▶ _Die Aufgabe_
Ordne die Datensätze zwischen der Zeile mit „What is the span“ und der Zeile mit „44597 millimetres“, beide eingeschlossen, als CSV mit den zwei Spalten „eingabe“ und „ausgabe“ an. Jeder Datensatz bekommt eine Zeile mit seinem Text und seiner Antwort, jedes Feld steht in Anführungszeichen, und Zeilenumbrüche werden zu Leerzeichen.

■ ■ ■ ■ ■

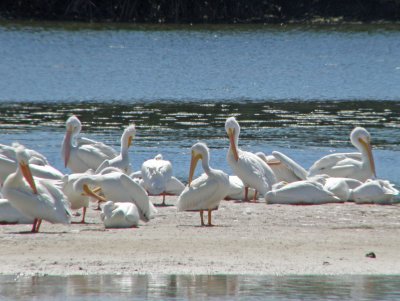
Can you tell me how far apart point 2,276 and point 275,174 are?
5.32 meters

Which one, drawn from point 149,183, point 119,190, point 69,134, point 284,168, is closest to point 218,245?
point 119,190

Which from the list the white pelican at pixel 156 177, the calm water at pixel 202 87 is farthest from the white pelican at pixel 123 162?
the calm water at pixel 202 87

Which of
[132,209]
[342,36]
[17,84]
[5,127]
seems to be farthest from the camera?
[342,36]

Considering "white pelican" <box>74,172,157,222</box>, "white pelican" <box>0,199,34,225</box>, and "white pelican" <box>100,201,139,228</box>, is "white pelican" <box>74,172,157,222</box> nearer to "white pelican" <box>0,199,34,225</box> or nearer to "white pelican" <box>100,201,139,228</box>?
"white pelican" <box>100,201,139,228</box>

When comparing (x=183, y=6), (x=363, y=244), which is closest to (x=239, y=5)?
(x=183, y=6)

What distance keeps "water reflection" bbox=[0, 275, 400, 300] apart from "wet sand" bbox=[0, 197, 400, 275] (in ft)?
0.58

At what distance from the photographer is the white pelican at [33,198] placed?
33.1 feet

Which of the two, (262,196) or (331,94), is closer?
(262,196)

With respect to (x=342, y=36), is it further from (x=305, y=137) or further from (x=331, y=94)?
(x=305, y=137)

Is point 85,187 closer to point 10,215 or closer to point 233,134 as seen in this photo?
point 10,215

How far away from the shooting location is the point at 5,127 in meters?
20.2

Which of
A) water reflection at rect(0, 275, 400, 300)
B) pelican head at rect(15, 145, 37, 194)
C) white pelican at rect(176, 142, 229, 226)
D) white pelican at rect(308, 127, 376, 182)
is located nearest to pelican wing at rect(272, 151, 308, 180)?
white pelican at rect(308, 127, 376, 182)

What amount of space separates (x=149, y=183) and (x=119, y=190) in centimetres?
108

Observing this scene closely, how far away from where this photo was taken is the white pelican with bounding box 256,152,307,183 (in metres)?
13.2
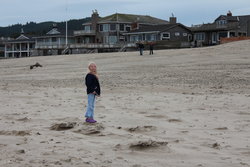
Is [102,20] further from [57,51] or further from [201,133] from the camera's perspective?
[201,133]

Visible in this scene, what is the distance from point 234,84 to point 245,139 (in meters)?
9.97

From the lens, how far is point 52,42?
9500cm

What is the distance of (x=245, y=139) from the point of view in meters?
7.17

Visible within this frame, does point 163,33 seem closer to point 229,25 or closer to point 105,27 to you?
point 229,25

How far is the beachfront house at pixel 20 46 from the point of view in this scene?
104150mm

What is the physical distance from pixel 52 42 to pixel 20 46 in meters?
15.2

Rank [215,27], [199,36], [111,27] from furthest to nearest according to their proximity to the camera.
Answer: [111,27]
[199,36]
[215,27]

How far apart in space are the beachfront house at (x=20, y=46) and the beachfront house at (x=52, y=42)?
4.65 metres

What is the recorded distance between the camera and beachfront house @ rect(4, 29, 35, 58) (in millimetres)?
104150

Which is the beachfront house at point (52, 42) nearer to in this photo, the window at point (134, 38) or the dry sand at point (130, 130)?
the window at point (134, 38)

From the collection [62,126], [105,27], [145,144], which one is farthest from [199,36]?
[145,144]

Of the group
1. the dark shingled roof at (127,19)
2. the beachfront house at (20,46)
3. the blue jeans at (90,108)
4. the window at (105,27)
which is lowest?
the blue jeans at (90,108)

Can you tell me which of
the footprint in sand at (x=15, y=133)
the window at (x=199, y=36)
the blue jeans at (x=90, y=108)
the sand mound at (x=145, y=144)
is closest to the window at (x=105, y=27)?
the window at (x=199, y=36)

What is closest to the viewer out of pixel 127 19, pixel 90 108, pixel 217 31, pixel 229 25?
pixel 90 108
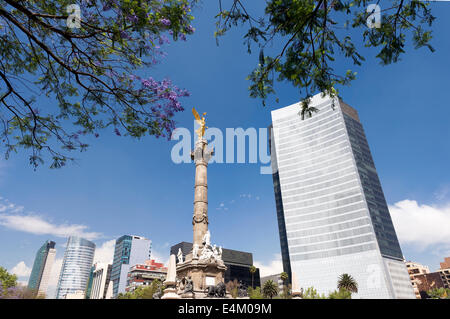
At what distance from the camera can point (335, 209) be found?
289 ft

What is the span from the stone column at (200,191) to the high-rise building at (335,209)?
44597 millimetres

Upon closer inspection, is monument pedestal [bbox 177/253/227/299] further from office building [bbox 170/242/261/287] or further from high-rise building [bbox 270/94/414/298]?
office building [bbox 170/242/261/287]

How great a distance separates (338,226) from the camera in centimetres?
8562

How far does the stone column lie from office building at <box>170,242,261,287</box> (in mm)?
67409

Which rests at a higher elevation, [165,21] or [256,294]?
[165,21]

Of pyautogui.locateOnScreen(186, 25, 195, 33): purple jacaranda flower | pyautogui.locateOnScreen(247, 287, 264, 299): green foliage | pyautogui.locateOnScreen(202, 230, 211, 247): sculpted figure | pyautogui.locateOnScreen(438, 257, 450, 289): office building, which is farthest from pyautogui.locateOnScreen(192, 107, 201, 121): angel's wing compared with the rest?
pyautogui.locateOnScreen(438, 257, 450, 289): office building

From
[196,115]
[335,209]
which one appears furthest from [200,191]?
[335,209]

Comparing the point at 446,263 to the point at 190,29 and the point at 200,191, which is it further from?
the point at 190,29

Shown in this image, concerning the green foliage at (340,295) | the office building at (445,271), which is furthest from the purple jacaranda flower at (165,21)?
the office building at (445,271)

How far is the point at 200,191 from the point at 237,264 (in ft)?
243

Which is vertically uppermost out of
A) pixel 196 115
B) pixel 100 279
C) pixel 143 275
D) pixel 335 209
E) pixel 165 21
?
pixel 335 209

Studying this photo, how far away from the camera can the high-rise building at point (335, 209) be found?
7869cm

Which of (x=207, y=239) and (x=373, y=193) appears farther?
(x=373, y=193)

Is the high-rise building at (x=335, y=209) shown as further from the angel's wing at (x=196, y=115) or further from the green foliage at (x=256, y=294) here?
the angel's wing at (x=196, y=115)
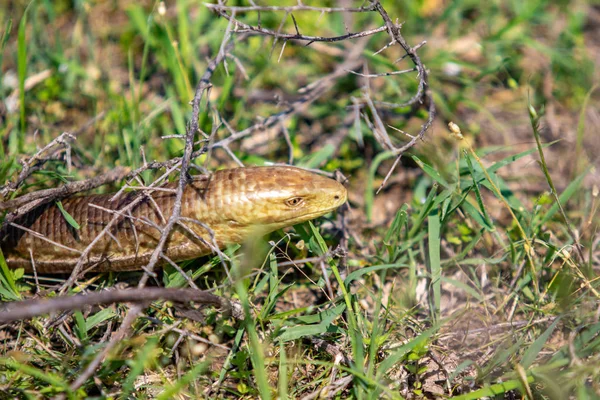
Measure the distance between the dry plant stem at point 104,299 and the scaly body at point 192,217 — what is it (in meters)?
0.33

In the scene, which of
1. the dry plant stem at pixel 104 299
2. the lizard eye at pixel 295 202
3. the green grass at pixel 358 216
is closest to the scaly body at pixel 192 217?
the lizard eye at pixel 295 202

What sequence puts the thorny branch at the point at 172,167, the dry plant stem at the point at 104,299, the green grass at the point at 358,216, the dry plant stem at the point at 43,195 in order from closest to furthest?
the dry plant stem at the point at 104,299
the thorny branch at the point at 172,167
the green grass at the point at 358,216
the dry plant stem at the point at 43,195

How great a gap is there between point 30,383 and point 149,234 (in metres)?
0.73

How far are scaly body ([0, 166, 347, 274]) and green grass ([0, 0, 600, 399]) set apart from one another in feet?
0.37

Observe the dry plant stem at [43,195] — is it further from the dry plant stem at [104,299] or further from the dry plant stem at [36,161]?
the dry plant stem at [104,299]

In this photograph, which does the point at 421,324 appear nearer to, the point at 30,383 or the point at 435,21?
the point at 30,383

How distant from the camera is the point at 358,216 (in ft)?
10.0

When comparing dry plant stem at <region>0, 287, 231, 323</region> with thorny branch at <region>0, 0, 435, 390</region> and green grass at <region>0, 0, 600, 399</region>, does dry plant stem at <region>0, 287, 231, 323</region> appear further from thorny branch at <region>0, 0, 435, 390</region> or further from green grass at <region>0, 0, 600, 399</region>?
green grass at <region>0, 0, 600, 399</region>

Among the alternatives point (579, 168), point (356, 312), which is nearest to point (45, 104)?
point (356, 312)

■ ■ ■ ■ ■

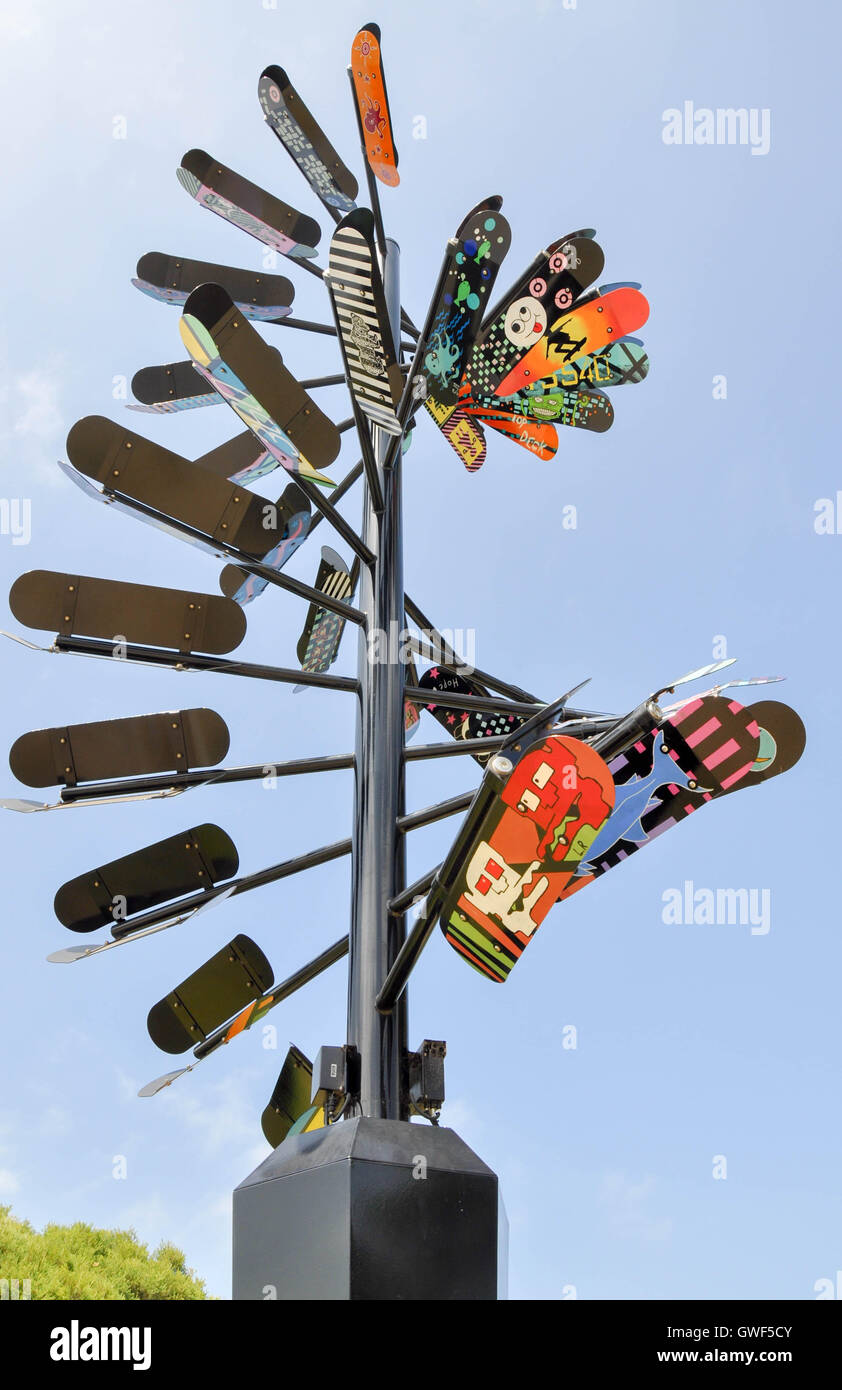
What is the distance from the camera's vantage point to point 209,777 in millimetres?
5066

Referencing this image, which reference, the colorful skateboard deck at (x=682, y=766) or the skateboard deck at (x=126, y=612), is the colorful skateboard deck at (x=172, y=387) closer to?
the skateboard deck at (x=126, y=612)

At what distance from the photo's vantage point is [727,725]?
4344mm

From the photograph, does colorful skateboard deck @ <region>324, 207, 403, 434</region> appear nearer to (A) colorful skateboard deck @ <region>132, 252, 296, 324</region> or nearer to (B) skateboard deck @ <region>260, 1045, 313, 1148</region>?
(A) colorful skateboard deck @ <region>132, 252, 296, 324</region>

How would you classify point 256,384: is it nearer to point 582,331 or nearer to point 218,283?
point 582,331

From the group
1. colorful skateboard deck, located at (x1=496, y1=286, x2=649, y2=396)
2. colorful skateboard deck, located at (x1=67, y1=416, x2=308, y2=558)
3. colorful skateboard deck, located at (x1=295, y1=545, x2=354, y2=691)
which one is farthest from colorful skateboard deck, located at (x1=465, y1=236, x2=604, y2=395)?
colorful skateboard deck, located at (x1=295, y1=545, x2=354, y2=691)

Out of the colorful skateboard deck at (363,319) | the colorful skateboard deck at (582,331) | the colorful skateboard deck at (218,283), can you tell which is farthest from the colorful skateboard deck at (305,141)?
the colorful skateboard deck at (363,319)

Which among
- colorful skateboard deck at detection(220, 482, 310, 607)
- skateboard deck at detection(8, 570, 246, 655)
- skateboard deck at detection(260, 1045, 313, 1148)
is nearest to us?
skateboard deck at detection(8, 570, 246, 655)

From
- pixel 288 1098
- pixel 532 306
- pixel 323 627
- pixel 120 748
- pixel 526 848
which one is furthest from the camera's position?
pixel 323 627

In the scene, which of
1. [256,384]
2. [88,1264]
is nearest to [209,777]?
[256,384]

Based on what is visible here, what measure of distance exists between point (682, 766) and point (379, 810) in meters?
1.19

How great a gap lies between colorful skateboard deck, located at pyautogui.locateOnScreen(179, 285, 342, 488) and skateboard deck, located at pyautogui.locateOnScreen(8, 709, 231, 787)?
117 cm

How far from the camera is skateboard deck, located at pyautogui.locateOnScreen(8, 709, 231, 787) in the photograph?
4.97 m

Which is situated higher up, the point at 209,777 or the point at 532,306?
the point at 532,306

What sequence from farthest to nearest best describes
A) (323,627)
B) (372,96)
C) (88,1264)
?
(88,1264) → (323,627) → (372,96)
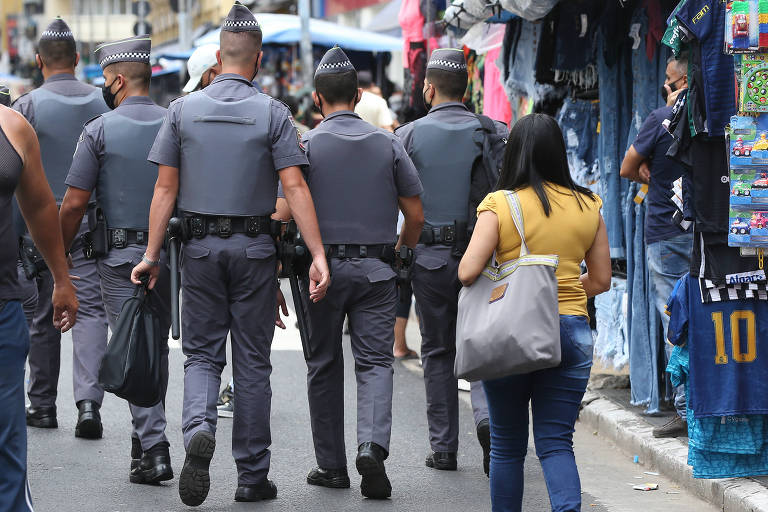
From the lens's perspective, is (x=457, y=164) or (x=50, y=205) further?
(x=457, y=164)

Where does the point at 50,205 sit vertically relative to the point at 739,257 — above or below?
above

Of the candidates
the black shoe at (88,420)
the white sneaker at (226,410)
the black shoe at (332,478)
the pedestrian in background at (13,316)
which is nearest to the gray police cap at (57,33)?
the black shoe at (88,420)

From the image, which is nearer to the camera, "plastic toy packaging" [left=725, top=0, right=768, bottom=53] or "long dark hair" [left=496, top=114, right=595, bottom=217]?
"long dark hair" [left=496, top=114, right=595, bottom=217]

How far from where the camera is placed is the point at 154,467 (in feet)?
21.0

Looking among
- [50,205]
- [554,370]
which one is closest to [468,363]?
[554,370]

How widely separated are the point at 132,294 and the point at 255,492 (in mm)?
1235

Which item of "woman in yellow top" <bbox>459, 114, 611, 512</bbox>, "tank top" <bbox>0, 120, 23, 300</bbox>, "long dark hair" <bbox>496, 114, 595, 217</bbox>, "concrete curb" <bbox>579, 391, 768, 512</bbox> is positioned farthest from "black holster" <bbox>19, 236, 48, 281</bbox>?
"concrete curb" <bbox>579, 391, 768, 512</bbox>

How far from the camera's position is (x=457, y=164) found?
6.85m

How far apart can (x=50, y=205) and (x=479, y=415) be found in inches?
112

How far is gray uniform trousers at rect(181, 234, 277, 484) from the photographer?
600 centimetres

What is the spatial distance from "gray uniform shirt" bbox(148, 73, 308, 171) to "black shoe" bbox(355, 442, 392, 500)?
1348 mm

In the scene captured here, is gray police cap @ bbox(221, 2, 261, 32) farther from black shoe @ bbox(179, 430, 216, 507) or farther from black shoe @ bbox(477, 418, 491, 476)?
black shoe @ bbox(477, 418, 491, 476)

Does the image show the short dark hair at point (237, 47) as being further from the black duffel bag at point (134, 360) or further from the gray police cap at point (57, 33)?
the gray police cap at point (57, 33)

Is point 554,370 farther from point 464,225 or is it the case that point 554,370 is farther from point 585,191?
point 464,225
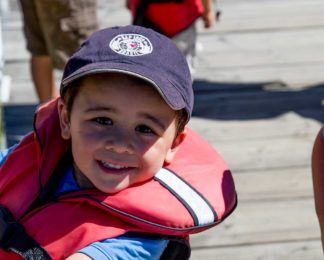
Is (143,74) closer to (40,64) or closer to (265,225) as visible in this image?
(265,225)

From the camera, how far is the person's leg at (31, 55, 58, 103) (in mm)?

■ ■ ■ ■ ■

▶ _Ergebnis_
eingabe,ausgabe
"What is the span from the stone column at (200,191) to the high-rise building at (335,209)?","44597 millimetres"